> [Data in this exercise]
= Beginning of Section =
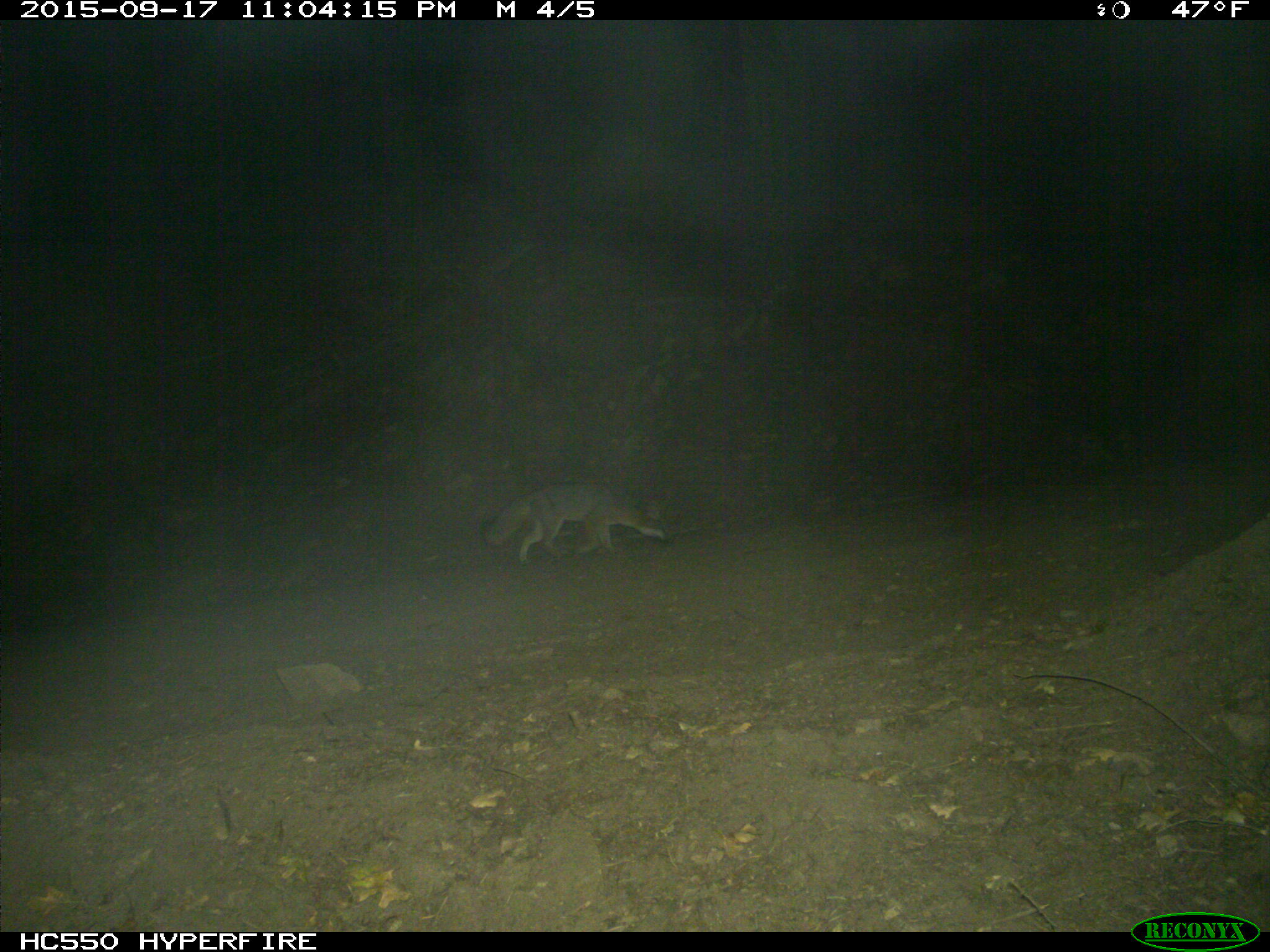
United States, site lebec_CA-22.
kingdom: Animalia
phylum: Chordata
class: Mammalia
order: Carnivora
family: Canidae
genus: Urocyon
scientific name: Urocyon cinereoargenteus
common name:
= End of Section =
> [Assignment] The entries are to be printed exactly as written; the pictures are to be left out.

> [Exercise answer]
United States, site lebec_CA-22.
kingdom: Animalia
phylum: Chordata
class: Mammalia
order: Carnivora
family: Canidae
genus: Urocyon
scientific name: Urocyon cinereoargenteus
common name:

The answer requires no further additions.